A Credit Downgrade Warning Both Sides Should Listen To
So far, only one of the three major credit agencies has downgraded U.S. public debt, but Fitch is now warning that the U.S. could lose its AAA credit rating depending on how the debt ceiling crisis is resolved:
The United States risks losing its AAA credit rating from Fitch if any deal to raise the legal borrowing limit does not include a plan to put public finances on a more sustainable footing, the ratings agency said Tuesday.
Fitch has long warned that a repeat of the 2011 debt ceiling crisis would result in a formal review of its AAA rating on U.S. sovereign debt. While it expects Congress to raise the debt ceiling — making the risk of a U.S. default extremely low — the nature and timing of the agreement will be critical.
“In the absence of an agreed and credible medium-term deficit reduction plan that would be consistent with sustaining the economic recovery and restoring confidence in the long-run sustainability of U.S. public finances, the current negative outlook on the ‘AAA’ rating is likely to be resolved with a downgrade later this year even if another debt ceiling crisis is averted,” it said in a statement.
Congress must also decide on the fate of spending cuts deferred under the Jan. 1 deal that averted the “fiscal cliff” at the turn of the year, and renew the federal government’s spending authority, due to expire March 27.
Fitch said Tuesday another round of last minute short-term fixes would perpetuate the uncertainty over tax and spending, and fail to place U.S. finances on a sustainable path in the medium term.
Joe Weisenthal points out perhaps the most important part of Fitch’s morning letter, which comes in this paragraph:
With no legal authorisation for net debt issuance, the Treasury would be forced to immediately eliminate the deficit – a fiscal contraction twice as great as the recently avoided ‘fiscal cliff’ – by delaying payments on commitments as they fall due. It is not assured that the Treasury would or legally could prioritise debt service over its myriad of other obligations, including social security payments, tax rebates and payments to contractors and employees. Arrears on such obligations would not constitute a default event from a sovereign rating perspective but very likely prompt a downgrade even as debt obligations continued to be met.
This means, of course, that even if Treasury is able to continue making debt payments in the event we go over the debt ceiling cliff, the fact that we won’t be able to pay our other obligations.
On some level, this announcement provides ammunition for both sides of the aisle in Washington. For the Obama Administration, it reinforces the idea that we simply cannot allow the nation to get to the point where we have gone over the debt ceiling cliff. As noted above, even if we’re able to continue making the debt payments, the fact that other obligations aren’t being met is likely to lead to a debt downgrade.

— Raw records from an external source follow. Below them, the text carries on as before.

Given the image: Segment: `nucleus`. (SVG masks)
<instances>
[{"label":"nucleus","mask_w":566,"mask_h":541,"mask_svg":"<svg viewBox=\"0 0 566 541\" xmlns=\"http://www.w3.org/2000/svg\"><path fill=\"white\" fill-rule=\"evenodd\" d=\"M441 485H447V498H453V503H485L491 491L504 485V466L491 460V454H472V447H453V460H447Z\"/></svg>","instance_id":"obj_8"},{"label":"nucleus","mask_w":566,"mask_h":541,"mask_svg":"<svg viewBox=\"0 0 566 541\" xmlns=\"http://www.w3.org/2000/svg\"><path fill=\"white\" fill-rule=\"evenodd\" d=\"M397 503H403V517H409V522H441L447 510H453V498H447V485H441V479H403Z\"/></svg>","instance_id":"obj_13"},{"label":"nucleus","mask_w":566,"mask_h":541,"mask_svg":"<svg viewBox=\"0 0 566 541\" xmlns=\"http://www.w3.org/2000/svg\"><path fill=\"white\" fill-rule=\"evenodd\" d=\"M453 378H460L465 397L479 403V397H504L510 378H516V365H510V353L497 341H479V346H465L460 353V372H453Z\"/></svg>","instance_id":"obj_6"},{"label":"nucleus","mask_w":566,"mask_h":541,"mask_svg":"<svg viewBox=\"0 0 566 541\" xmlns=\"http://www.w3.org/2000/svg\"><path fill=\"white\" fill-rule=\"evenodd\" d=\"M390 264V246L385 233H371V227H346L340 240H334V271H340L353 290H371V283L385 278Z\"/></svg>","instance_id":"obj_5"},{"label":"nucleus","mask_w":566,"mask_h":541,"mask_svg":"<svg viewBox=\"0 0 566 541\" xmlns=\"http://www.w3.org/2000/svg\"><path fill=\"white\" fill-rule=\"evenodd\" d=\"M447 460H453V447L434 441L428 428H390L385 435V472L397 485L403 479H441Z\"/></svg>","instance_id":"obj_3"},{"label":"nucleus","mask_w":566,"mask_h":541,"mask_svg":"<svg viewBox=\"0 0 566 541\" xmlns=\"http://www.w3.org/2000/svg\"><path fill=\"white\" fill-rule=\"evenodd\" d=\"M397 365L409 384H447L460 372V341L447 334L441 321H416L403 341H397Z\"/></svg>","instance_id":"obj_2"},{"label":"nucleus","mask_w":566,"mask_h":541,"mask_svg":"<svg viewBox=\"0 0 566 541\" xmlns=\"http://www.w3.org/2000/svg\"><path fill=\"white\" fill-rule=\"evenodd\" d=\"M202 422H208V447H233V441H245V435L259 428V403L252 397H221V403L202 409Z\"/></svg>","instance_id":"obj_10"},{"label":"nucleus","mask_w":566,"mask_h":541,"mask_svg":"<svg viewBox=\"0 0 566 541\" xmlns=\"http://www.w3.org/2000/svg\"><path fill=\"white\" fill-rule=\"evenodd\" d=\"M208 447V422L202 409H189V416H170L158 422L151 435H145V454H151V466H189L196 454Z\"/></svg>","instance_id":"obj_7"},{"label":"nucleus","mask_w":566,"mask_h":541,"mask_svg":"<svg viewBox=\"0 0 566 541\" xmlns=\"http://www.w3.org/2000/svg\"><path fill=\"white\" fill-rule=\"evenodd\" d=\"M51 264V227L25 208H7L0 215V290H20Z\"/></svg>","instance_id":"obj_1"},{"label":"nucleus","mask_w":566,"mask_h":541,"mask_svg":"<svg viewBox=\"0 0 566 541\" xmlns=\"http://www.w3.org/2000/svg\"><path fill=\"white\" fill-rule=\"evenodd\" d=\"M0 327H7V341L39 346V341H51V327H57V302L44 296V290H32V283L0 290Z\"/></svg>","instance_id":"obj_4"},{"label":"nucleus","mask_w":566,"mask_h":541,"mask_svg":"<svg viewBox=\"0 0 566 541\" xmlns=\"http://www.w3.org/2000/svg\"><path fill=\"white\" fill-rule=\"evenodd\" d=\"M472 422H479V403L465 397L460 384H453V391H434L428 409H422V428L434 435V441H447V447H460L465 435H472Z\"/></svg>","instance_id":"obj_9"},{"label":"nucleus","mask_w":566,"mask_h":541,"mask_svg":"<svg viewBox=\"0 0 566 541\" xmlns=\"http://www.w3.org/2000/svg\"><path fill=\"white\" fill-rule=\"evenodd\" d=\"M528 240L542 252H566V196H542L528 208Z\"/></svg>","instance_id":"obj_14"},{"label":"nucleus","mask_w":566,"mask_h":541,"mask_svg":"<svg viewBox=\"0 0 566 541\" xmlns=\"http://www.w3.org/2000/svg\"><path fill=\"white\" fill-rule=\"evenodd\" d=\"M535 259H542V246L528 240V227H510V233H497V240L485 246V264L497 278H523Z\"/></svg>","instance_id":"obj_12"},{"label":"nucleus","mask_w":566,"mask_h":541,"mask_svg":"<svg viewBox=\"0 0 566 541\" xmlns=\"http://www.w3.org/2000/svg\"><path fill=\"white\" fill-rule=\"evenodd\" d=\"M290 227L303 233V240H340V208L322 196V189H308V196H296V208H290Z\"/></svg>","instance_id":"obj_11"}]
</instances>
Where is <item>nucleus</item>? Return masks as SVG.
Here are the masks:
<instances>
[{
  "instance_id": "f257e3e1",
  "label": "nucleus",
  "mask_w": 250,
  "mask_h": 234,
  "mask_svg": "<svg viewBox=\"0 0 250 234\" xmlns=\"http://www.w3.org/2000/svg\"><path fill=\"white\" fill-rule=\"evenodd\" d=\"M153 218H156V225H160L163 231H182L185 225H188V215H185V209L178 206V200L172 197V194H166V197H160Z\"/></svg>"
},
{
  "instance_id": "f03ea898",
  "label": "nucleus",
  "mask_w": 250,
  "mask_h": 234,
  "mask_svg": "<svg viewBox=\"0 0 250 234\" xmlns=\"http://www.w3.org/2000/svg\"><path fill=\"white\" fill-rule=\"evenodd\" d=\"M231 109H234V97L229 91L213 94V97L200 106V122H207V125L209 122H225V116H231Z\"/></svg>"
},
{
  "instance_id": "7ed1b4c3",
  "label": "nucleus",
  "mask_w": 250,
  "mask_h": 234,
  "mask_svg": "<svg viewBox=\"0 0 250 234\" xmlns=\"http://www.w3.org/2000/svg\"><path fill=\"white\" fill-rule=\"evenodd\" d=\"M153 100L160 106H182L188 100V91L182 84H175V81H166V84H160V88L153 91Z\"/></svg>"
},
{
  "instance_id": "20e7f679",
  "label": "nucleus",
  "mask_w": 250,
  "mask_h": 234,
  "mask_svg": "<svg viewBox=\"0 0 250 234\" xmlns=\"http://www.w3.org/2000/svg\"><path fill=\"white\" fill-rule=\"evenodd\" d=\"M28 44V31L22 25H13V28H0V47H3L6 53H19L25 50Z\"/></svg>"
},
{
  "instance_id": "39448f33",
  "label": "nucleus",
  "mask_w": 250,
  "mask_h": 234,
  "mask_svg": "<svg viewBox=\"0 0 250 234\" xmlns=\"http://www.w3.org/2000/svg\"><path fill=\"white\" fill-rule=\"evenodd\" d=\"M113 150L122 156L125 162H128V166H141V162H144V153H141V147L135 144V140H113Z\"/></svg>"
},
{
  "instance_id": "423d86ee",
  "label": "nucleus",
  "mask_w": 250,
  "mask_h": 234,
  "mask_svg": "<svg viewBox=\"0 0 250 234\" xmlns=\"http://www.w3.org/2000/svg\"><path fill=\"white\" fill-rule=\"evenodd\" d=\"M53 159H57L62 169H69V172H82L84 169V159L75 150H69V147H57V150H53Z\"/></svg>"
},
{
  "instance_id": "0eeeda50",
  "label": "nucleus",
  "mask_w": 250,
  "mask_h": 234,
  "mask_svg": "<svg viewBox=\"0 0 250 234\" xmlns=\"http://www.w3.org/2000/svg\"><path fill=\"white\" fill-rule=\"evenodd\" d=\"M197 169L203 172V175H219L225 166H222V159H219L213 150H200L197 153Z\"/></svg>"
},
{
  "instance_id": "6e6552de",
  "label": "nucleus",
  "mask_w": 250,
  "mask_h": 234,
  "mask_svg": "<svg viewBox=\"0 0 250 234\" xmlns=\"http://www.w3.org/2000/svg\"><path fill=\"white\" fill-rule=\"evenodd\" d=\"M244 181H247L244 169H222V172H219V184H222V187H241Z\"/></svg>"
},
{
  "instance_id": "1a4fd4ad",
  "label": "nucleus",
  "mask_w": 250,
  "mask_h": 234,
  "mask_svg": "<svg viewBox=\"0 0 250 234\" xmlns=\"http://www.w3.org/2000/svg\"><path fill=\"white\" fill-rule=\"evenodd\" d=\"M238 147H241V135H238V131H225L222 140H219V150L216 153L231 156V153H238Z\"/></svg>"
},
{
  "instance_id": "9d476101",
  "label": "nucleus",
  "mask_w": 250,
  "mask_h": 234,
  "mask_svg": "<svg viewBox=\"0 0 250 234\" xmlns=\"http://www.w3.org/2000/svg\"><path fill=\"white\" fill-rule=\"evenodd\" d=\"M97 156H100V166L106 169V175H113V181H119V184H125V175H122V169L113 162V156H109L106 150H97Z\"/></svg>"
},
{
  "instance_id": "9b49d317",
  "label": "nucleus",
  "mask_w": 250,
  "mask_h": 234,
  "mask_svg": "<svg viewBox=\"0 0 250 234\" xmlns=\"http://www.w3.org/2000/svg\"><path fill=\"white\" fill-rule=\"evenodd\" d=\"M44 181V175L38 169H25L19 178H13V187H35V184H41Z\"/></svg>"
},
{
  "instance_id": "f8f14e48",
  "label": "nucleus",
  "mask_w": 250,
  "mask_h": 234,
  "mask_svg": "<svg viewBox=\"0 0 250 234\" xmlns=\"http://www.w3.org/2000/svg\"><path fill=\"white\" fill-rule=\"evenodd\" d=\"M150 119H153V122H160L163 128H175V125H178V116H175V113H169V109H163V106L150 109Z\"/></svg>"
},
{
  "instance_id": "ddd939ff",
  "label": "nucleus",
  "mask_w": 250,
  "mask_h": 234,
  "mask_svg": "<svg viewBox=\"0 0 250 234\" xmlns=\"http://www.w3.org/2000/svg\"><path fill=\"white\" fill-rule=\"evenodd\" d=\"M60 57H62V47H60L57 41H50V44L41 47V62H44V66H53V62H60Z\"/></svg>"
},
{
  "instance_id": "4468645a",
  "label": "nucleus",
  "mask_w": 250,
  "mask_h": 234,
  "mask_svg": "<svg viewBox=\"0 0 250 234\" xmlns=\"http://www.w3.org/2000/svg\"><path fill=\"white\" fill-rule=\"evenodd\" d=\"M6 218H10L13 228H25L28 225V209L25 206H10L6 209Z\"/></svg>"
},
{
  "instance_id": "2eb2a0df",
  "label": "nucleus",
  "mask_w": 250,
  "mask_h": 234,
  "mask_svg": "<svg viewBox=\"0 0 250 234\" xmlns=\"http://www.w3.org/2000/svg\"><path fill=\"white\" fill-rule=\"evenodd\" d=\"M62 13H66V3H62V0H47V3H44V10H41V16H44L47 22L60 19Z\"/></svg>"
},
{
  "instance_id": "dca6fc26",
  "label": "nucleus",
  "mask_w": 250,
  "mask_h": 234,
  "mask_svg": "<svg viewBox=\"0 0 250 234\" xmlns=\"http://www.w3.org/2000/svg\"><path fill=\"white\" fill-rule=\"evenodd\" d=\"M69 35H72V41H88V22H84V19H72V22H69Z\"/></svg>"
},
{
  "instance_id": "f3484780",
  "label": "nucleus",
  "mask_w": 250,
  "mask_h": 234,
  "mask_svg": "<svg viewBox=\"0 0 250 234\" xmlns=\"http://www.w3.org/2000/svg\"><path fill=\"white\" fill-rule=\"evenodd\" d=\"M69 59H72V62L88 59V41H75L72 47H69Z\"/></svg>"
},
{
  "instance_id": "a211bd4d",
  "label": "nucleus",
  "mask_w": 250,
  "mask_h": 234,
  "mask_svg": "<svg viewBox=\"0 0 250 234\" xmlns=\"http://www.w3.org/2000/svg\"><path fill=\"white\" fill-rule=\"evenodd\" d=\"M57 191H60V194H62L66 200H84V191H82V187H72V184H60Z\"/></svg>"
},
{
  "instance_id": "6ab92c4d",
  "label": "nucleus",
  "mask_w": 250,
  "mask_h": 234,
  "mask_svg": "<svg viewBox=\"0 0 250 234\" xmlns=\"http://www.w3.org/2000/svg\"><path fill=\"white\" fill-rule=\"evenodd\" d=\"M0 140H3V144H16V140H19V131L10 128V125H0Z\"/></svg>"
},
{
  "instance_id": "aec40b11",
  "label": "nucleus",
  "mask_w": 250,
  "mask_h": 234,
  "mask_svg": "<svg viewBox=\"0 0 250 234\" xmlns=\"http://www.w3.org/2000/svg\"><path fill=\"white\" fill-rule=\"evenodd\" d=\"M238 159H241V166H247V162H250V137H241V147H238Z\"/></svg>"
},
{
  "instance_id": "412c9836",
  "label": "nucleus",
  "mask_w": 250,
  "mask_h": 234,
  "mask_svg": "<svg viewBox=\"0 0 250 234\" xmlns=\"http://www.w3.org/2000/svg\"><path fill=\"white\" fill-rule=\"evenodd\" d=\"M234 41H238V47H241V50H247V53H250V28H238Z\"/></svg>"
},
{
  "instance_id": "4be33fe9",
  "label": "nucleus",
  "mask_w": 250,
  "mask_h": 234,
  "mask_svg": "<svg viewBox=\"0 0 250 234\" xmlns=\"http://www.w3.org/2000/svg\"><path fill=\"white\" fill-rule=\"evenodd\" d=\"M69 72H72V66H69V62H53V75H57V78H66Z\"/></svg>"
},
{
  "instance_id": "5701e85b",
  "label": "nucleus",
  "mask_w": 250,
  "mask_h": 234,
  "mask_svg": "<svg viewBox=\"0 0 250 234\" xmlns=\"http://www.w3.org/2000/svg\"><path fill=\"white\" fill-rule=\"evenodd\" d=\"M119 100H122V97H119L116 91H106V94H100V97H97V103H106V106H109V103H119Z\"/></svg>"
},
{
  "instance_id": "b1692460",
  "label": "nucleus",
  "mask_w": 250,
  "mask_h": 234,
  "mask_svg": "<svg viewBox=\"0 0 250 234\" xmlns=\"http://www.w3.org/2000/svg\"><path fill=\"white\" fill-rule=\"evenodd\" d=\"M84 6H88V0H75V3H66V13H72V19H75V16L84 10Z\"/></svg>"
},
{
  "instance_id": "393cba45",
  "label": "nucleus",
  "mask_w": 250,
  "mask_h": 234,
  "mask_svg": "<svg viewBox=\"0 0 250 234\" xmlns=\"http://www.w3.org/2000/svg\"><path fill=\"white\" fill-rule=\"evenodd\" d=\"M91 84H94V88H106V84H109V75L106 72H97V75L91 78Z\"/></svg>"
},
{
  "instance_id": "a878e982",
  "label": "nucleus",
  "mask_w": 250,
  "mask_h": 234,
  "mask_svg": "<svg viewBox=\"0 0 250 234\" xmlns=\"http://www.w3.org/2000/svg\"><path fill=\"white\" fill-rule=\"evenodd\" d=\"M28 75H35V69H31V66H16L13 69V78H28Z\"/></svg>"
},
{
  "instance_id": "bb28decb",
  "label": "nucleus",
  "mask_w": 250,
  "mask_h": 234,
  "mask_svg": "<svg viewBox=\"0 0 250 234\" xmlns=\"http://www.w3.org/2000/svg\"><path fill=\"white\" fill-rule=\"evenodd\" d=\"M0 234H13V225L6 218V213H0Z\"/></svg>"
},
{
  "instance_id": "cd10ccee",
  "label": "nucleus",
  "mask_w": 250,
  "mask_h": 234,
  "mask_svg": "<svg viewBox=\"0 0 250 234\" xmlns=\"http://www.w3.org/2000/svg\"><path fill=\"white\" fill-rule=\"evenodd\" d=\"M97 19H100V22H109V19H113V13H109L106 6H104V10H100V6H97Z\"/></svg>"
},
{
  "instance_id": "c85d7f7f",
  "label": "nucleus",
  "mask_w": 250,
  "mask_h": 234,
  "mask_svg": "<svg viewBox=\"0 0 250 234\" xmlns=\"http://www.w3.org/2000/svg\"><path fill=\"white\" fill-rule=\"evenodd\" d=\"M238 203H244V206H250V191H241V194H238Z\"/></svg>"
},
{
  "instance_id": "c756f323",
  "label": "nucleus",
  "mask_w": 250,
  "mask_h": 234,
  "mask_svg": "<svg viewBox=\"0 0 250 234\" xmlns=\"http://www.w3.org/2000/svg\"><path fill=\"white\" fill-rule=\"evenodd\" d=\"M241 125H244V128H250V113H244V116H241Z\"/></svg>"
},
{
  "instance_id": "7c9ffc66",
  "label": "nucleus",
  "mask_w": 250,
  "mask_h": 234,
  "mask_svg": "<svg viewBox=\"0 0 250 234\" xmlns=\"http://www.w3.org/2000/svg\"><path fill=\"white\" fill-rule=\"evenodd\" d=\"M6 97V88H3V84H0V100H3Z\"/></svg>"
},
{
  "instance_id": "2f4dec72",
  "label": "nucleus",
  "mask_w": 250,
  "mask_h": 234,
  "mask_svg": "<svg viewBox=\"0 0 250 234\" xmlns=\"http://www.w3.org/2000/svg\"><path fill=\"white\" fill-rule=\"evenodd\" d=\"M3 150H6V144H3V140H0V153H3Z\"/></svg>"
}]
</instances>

For Republicans, there’s the fact that Fitch states that a deal that doesn’t address future spending and put the nation on a sustainable path toward deficit and debt reduction is also not likely to calm the concerns about America’s fiscal stability. Indeed, it’s worth remembering that the August 2011 Standard & Poor’s downgrade happened after Congress and the White House had reached a deal that did little more than kick the can down the road.
So, there’s something for both sides to point to in their press releases today. After their done writing their partisan blather, though, they need to start talking to each others.